EU policy responses (Commission and Council responses so far)
A month into the war, the EU leaders endorsed the Strategic Compass, a document providing a ‘shared assessment of the [Union’s] strategic environment’. The Strategic Compass points to growing strategic competition, underlines ongoing geopolitical shifts, which are likely to be accelerated by Russia’s war on Ukraine, and stresses that the EU and the Member States need to jointly tackle the common multiple threats to their security. In addition, the Strategic Compass outlines a set of policy responses, some with clear-cut deadlines for fulfilment by 2030, in four main areas, which require action at EU level, national level and jointly with like-minded partners. These areas cover the EU’s ability to ‘act’ when a crisis emerges, to ‘secure’ and build resilience, to ‘invest’ in capabilities and to cooperate with like-minded partners, including NATO.

● **Rows**
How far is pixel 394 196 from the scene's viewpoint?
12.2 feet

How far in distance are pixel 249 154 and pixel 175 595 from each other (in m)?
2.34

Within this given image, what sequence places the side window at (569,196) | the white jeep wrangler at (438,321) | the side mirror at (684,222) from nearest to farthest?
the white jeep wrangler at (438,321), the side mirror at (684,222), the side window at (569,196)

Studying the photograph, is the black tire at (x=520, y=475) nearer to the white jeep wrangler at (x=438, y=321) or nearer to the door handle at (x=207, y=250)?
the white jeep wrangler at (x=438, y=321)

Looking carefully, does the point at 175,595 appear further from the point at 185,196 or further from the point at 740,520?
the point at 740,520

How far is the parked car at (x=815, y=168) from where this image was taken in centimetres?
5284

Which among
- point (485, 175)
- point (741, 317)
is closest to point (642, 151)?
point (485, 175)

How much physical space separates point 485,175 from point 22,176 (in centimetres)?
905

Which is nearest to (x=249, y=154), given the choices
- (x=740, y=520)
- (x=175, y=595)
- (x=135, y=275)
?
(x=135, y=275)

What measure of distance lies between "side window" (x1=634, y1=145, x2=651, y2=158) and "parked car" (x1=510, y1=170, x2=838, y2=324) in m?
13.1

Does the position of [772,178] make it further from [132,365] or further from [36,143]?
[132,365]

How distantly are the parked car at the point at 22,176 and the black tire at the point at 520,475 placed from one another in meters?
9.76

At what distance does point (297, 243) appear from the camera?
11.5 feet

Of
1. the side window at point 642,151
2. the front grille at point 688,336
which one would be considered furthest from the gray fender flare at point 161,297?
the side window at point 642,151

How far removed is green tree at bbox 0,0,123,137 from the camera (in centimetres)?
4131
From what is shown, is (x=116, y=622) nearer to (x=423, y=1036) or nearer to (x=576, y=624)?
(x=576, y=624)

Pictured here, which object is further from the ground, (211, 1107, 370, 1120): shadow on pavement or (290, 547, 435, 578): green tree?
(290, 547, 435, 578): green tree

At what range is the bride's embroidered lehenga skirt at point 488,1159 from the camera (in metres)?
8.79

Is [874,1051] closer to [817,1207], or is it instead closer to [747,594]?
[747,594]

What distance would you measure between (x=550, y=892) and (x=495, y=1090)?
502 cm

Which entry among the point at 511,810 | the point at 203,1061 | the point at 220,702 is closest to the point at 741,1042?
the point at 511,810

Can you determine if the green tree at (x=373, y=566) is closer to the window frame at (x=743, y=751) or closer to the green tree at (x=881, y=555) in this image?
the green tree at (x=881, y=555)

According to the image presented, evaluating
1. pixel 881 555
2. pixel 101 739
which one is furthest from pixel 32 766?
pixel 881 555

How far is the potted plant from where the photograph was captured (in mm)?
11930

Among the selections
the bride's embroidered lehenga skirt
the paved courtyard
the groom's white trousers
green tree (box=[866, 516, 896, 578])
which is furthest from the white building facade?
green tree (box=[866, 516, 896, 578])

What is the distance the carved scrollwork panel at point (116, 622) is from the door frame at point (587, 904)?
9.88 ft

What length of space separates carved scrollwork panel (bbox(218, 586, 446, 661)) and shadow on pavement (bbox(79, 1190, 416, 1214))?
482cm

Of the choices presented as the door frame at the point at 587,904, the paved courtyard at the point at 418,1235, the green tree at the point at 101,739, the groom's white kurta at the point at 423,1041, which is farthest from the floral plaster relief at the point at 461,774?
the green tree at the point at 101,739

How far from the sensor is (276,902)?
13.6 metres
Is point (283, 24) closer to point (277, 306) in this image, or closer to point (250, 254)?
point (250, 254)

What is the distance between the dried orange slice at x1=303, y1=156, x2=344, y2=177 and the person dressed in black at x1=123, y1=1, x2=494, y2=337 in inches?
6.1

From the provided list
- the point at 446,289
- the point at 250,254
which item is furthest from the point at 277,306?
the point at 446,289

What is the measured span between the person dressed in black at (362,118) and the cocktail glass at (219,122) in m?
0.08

● **Exercise instructions**
Please list the four main areas of policy responses that the Strategic Compass outlines, according to the passage on EU policy responses. Answer from the passage on EU policy responses alone, not from the entries.

● **The reply**
- Acting when a crisis emerges
- Securing and building resilience
- Investing in capabilities
- Cooperating with like-minded partners, including NATO